When they finished with Rock, they left him nearly naked on the side of the dirt road. Rock didn’t regain consciousness until early that morning. He was groggy and sore, his side throbbing. He sat up, giving his body some time to adjust to the pains shooting through him. Then he shook his head and tried to stand up, his legs stiffened by the cool, damp air. He looked around to see his clothes torn and strewn in the road. The tee shirt and underwear he had on were torn, and he wondered what had happened to him.
Rock stood up slowly, gaining his balance, and headed down the road, walking as close to the bushes as he could. After a short ways, he heard a car heading his way. He ducked behind some bushes and waited for the car to pass, but it didn’t. It stopped on the side of the road. It was Buford Tee. He had seen the torn uniform in the road and wondered what happened, thinking the worse had occurred, another lynching.
“Shit. Shit. Shit,” Buford Tee cursed.
The soldier, recognizing Buford Tee from the Nickel and Dimer, stepped out from behind the bushes and walked slowly toward him. Buford Tee looked up to see the half-naked man walking toward him, stunned but relieved at what he saw.
“Hey, you alright there?” Buford Tee asked.
“As much as I can be,” Rock replied. “You mind sir, giving me a lift?”
“Sure,” Buford Tee said, helping him to the car.
“You need a doctor?” Buford Tee asked, prepared to take him to one.
“No,” Rock replied.
“You want me to take you home?” Buford Tee asked.
“Ain’t got no home,” Rock said, his parents having died a few years before he left for the War, Rock figuring joining up would give him a better chance at a good life.
“Where you been staying since you got home from the War?” Buford Tee asked.
“Wherever somebody would let me,” Rock answered.
“Oh,” Buford Tee said, noticing Rock was tired of answering questions and drifting in and out of consciousness.
Buford Tee took him to his house and helped him to a guest bedroom to let him recuperate. He called the colored county doctor to come see about him.

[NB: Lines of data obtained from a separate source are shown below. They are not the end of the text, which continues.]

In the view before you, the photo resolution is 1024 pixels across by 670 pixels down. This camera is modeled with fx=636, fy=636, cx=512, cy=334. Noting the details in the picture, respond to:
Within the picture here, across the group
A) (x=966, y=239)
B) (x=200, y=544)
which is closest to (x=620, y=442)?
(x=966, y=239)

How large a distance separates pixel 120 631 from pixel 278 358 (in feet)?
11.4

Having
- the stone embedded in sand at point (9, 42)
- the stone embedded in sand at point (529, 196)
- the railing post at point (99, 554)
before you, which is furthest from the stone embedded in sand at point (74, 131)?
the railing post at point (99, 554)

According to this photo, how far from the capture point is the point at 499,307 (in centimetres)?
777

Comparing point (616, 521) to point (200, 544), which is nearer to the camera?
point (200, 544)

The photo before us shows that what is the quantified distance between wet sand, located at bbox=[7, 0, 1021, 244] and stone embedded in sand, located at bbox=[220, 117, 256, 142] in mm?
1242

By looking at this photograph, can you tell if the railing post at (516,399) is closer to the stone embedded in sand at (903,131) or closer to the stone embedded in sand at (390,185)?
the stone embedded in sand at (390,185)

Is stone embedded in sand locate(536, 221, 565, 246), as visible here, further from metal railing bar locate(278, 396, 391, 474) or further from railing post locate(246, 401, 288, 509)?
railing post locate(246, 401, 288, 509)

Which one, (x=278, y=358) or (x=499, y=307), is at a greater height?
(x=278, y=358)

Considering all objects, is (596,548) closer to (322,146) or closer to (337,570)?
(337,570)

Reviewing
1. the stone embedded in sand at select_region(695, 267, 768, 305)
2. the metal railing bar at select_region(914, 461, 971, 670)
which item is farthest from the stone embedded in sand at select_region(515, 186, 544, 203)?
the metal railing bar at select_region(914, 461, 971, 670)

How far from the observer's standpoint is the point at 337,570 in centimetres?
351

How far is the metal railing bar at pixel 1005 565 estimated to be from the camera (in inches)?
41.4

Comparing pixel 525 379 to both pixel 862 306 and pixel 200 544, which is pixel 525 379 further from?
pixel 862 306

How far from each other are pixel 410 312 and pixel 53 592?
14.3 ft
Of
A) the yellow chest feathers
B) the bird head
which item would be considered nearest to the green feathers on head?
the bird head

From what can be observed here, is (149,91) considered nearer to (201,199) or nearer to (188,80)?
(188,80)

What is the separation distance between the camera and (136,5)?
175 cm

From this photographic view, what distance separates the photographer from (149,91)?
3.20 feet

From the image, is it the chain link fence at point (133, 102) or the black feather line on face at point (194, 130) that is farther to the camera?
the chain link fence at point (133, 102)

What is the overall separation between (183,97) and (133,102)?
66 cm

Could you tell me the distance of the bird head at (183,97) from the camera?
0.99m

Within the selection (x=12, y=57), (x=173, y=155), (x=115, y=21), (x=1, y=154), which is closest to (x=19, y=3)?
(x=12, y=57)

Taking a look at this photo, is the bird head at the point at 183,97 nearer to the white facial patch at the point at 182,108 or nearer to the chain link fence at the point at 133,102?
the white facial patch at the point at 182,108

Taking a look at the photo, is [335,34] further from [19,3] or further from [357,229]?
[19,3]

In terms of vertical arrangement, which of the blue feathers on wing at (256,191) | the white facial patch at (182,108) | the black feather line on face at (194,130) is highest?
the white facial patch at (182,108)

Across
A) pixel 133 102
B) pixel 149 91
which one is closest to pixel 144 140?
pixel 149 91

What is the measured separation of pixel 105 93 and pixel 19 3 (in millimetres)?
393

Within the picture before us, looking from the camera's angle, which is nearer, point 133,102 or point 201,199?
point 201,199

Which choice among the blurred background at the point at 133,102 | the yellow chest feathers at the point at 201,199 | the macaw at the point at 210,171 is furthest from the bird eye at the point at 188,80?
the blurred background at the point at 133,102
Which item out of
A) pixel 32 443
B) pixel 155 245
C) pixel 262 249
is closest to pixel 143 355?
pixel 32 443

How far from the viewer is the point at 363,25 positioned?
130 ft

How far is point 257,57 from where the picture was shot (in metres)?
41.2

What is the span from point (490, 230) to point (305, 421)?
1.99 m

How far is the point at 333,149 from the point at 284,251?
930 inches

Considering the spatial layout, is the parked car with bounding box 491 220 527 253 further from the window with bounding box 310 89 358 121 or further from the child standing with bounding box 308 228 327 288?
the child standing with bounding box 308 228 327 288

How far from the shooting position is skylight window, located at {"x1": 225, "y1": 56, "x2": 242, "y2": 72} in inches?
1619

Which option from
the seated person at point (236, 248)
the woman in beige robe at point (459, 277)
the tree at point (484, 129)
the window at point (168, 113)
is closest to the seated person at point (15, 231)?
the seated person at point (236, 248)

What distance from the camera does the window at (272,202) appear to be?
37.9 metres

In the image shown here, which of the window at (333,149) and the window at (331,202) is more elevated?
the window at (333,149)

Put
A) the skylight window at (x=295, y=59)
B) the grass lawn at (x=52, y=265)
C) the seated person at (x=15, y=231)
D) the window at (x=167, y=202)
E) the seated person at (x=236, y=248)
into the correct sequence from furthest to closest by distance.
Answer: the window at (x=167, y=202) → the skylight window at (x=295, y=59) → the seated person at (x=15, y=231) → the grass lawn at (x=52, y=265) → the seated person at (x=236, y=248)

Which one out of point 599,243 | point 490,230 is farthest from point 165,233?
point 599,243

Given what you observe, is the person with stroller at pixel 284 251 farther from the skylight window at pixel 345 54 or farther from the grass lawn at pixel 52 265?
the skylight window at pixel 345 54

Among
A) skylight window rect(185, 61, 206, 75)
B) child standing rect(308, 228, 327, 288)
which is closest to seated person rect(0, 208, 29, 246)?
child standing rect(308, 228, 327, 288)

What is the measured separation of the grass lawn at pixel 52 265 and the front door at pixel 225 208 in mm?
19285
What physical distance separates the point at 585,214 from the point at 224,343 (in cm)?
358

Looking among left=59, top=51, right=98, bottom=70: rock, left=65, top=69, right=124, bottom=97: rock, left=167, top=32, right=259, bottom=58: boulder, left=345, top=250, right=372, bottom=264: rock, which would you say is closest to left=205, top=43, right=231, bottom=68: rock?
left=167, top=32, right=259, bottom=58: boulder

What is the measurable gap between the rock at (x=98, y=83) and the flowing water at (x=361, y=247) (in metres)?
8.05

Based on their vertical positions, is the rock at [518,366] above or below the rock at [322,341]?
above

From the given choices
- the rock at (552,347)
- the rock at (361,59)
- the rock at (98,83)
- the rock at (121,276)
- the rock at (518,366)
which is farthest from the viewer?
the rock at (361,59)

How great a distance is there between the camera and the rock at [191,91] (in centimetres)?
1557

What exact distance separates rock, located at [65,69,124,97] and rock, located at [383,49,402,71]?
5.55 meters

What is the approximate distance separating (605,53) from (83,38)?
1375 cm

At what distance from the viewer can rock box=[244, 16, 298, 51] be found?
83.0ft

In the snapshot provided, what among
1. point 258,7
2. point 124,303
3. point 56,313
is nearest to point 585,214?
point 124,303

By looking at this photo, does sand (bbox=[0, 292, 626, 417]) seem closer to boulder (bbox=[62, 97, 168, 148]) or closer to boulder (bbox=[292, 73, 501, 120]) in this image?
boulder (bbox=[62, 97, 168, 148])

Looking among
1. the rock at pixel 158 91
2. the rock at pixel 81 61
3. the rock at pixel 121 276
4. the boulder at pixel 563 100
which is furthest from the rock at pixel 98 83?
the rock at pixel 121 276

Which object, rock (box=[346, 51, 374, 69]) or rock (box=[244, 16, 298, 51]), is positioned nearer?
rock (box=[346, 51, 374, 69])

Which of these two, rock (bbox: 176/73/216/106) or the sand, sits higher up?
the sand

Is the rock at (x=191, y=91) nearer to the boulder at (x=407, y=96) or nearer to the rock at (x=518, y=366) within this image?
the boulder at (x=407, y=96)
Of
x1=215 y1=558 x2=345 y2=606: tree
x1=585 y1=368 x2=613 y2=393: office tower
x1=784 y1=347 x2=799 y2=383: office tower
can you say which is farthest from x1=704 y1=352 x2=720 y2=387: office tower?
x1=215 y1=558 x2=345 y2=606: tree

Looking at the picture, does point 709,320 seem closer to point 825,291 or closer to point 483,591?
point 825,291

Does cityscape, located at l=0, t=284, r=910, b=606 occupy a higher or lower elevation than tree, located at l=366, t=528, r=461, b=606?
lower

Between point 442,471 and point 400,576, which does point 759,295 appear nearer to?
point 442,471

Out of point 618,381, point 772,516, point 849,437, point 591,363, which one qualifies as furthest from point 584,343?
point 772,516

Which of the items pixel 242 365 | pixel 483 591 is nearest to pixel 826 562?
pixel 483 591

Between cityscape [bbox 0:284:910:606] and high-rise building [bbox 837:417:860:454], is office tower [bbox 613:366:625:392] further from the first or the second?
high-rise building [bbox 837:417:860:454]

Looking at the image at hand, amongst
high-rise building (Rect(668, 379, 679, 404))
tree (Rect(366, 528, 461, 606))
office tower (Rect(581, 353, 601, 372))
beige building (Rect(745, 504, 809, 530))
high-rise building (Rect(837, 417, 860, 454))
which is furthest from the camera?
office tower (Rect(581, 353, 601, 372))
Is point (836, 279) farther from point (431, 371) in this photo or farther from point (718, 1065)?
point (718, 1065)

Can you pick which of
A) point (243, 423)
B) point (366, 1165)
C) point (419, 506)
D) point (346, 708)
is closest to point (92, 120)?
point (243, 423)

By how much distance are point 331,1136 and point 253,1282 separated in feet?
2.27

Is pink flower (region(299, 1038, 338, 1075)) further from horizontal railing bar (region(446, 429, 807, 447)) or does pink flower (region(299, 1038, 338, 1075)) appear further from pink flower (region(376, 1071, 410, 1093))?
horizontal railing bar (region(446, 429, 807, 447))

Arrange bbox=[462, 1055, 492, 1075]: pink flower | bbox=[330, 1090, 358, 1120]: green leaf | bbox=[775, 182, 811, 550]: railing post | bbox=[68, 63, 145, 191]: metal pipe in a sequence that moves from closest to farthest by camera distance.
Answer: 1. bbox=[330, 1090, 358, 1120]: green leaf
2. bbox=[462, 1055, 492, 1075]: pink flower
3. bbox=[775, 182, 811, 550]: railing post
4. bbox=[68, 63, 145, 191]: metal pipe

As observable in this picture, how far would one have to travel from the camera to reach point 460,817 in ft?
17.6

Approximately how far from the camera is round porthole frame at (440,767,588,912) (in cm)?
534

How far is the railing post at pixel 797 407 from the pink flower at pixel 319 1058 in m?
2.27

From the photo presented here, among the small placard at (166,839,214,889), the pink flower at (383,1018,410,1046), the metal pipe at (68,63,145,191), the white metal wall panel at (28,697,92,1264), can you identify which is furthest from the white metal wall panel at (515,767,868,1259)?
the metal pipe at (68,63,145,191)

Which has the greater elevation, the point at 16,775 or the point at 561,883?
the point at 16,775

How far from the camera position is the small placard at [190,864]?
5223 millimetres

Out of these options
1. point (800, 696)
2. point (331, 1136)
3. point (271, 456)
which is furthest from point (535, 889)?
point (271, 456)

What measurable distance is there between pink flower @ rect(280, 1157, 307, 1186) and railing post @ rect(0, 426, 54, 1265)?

The doctor gave him some pain medicine and told Buford Tee he’d be alright in a few days, no broken bones to keep him down. Buford Tee thanked the doctor and paid him for his services. When Rock awoke later that day, Buford Tee fried some catfish and cornbread for him and poured him a tall glass of whiskey.
“What happened to you, man?” Buford Tee asked, placing a tray in front of him.
The soldier told him what happened, not with the same exuberance he had been telling his war stories the night before at the Nickel and Dimer and at the Hankering.
“That’s some shit,” Buford Tee snapped. “A colored man risk his damn life in the War fighting for people that’ll thank you when they scared shitless they gone die but act like you a piece of shit when they get back to the states.”
“I know that was the man I saved,” Rock said, still trying to convince himself of that truth.
It took a week for Rock to fully recover, Buford Tee allowing him to stay with him until he was well enough to get out on his own. Rock didn’t have a job or a place to stay, so Buford Tee offered him a job at the Nickel and Dimer and set him up in a rental apartment he owned to help him get back on his feet.